The Best AI Bench Test Yet

Every’s Consultancy made the top AI models compete in a game of diplomacy.

6/9/20252 min read

This level of cleverness brings tears to my eyes

a. Tears Envy - Why can I not be that clever

b. Tears of Admiration - I love that people are that creative and clever!

LLMs, Lies & World Domination:

Reading how 18 of today’s most advanced language models fought for control of a 1901 Europe map is one of the most fascinating reads of the year so far.

Congratulations to the guys at Every Consultancy: (every.to)

Why Diplomacy is Perfect Game for AI Analysis

Diplomacy

The game

Loosely similar to Risk where each “great power” of 1901 Europe starts with a handful of armies, and aim to conquer the map.

Whereas Risk uses the luck of the dice to determine battles, the players in Diplomacy get five private or public messages per turn to negotiate, threaten, or sweet-talk the others.

No dice, no RNG; raw persuasion plus crisp tactics decide who survives.

AI Diplomacy takes the classic board game and replaces every human commander with an LLM.

The deceiver wins

LLMs have a personality

OpenAI’s o3 emerged as the grandmaster because of its capacity to deceive.

In one play it convinced the other LLMs to team up only to back-stab them all. Evidence of o3's dastardly plans could be found in its reasoning log files, writing about the "right time" to “exploit German collapse” before knifing its ally.

Meanwhile, Claude 4 was rather naïve believing in and hoping for peaceful resolutions at every opportunity. Wonderful aspiration, but way too gullible!
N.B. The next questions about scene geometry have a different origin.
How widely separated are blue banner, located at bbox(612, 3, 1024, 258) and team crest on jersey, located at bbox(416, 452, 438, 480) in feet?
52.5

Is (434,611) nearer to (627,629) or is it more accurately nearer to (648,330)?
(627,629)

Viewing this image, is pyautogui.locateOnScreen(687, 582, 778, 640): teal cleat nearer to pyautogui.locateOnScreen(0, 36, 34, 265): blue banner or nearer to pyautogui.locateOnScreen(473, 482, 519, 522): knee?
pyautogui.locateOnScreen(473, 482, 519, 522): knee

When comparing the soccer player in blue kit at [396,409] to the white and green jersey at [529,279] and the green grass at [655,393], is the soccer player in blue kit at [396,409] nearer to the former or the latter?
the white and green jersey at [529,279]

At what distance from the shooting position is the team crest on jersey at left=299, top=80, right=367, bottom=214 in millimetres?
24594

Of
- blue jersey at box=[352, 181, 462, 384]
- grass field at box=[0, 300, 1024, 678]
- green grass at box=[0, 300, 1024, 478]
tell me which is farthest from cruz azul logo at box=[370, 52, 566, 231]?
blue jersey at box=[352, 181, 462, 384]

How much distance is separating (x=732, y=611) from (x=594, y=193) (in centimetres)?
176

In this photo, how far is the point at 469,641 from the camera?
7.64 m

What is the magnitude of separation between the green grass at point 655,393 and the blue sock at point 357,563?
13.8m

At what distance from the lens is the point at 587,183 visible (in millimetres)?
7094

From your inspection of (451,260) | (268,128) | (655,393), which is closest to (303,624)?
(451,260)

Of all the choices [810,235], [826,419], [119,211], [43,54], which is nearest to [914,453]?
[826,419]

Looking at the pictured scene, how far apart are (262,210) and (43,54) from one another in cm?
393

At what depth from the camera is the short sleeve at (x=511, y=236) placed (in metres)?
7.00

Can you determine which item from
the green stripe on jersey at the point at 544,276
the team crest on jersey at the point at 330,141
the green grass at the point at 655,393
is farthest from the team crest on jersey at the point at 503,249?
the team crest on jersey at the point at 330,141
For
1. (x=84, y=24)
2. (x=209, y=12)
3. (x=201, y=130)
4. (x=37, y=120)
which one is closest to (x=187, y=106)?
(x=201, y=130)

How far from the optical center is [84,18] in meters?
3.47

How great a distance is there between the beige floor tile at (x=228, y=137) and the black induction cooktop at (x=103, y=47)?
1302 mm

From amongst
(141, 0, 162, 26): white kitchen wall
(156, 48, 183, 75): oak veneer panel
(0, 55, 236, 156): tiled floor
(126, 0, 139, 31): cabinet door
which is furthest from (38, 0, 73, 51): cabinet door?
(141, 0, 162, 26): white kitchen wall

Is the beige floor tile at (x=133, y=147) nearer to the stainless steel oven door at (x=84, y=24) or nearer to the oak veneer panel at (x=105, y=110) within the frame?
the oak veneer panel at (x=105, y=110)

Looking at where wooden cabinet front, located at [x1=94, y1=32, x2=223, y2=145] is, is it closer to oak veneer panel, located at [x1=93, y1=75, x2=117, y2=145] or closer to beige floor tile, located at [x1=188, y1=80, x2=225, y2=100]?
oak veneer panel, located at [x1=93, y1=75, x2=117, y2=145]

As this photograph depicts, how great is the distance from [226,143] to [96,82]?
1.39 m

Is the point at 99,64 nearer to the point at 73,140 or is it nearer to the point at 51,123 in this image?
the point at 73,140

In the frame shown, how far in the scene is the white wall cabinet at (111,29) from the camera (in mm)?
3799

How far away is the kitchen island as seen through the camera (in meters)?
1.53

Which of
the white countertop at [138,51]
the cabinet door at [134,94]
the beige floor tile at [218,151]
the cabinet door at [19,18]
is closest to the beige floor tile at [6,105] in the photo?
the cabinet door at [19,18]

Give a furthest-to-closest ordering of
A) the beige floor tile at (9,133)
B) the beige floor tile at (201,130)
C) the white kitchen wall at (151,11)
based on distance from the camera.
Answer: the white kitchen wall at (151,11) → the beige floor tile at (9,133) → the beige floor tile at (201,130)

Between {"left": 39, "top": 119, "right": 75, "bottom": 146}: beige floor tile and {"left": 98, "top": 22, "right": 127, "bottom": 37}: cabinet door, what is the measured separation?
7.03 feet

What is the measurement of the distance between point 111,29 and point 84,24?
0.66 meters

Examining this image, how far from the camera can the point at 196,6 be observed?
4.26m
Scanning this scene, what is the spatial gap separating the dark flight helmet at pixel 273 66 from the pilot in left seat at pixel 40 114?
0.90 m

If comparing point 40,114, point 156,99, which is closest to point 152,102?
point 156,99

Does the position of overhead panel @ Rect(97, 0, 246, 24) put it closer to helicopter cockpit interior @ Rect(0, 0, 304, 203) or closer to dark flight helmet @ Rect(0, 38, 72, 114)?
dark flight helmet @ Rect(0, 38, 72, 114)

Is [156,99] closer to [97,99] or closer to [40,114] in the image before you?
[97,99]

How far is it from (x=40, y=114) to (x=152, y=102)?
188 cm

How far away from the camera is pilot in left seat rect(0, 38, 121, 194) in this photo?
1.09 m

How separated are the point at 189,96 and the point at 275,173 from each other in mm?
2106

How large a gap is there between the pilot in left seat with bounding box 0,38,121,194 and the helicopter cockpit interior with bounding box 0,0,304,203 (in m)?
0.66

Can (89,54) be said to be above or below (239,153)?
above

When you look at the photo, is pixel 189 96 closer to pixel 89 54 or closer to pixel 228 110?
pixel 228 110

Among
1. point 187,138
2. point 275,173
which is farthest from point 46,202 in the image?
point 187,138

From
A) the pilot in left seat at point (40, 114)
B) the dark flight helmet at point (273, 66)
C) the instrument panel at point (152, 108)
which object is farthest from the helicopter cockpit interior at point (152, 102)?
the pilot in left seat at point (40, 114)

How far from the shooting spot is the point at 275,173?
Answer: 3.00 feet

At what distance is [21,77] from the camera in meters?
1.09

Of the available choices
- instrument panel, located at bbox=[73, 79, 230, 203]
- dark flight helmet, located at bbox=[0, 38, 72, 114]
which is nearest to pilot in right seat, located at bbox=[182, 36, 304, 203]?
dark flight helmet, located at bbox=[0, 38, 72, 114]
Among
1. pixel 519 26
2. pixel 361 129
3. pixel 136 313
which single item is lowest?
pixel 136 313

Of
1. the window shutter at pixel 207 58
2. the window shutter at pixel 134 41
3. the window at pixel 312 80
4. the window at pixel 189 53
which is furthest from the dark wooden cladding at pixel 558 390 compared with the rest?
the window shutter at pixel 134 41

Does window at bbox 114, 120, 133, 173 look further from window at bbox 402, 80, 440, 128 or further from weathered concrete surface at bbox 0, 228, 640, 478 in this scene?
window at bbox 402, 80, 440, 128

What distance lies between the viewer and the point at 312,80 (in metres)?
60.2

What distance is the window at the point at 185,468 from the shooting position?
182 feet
Google’s Gemini 2.5 Pro was the lone model besides o3 to claim a full victory, blitzing the board with stunning tactics, but lost too often to o3's trickery.

Honourable mentions go to DeepSeek’s fiery R1 (trash-talk on a budget) and Meta’s lean Llama 4 Maverick, small yet sneaky. (every.to)

Real human behaviour

Why it matters.
Benchmark fatigue is real—most leaderboards are now speed-run by cutting-edge models. By turning trust-testing into a live, multi-hour drama, AI Diplomacy surfaces qualities that sterile multiple-choice exams miss: deception tolerance, alliance-building chops, and long-range planning. If labs optimize what we measure, this kind of “stress test” is gold for steering future model behaviour.